Ante esta situación tan delicada, hay que considerar que “Los incendios forestales en Argentina no son eventos aislados. Son emergencias climáticas producto de la falta de prevención y el desfinanciamiento de las políticas de protección de los bosques. El 95% de estos incendios se inicia por actividades humanas, ya sea por negligencia o de manera intencional; esto nos demuestra que sólo con apagar las llamas no alcanza, la verdadera urgencia nacional debe estar puesta en tener un plan serio de prevención, más recursos e infraestructura y en tipificar la destrucción de los bosques nativos como un delito penal.”, agrega Agostina Rossi Serra, Licenciada en Ciencias Biológicas y especialista en biodiversidad de Greenpeace Argentina.
Entonces, ¿qué se necesita para prevenir incendios?

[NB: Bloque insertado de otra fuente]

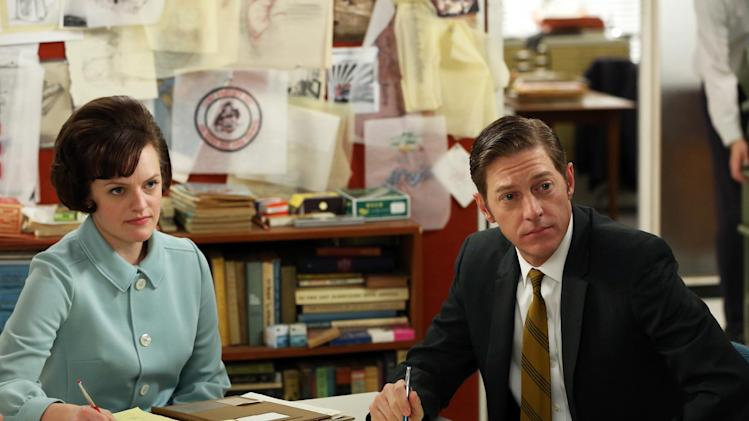 "This undated publicity image released by AMC shows  Elisabeth Moss as Peggy Olson, left, and Kevin Rahm as Ted Chaough in a scene from "" Mad Men.""  Rahm's character appeared in a handful episodes in past seasons as the boss of a competing advertising firm. But the recent merger of his and Don Draper's companies _ along with a shocking kiss with Peggy Olson (Elisabeth Moss) _ has thrust Ted to the forefront of the 1960s ad world drama. (AP Photo/AMC, Michael Yarish)"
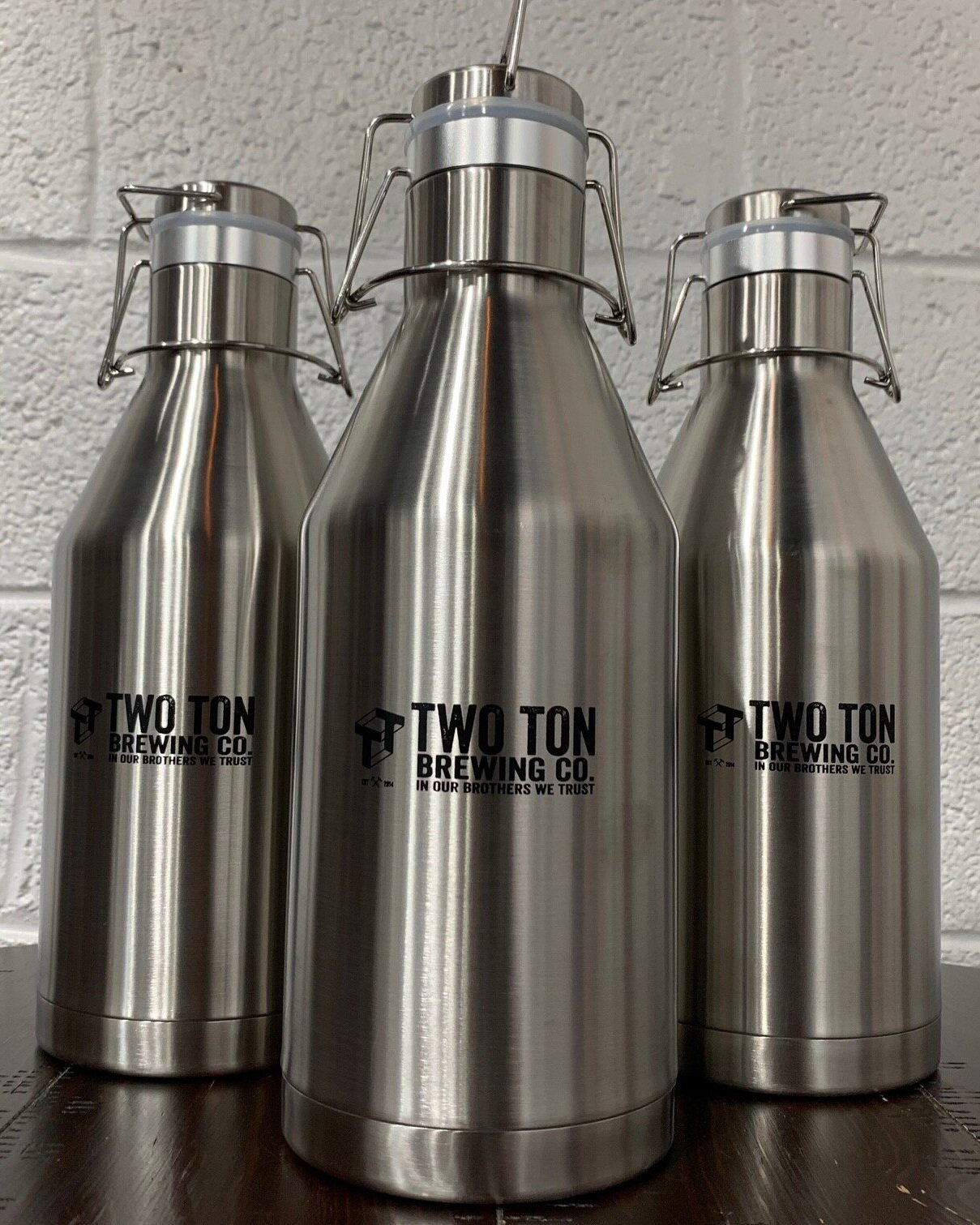 Two Ton Growler (Empty)    $35.00   Double-walled stainless steel growler with swing-top lid keeps your beverages cold and fresh longer! 64oz capacity. Can be purchased empty. But why?!?!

A nivel de los ciudadanos y ciudadanas, es importante concientizar en que visitar un área natural también implica asumir un compromiso con su conservación. Por lo tanto, en temporadas de alto riesgo, prevenir incendios forestales exige evitar cualquier fuego, cigarrillo, pirotecnia, herramientas con chispas o quema de residuos en áreas naturales. Además, si se está viajando, es clave estacionar y acampar solo en zonas autorizadas —lejos del pasto seco—, apagar por completo las brasas en zonas permitidas con abundante agua y alertar de inmediato a las autoridades ante el menor rastro de humo o fuego.
En cuanto a lo que le compete a los gobiernos, es urgente que dejen de negar o subestimar la crisis climática y aumenten considerablemente la cantidad de brigadistas e infraestructura para el combate temprano al fuego, tanto a nivel provincial como nacional. Pero también es evidente que el sistema de multas económicas no resulta suficiente para desalentar tanto los desmontes como los incendios, por lo que se debe prohibir y penalizar la destrucción de bosques nativos. Y si hablamos de cambio climático no podemos dejar de avanzar en una transición energética justa hacia las fuentes renovables.
Prevenir los incendios forestales es una tarea que nos involucra a todos y que comienza con la información, la conciencia y el compromiso cotidiano. Llevar esta problemática al aula permite que las nuevas generaciones comprendan el valor de nuestros bosques y ecosistemas, reconozcan los riesgos y se conviertan en protagonistas de su cuidado. Porque proteger nuestros ambientes también es una forma de cuidar nuestro presente y construir un futuro más sostenible.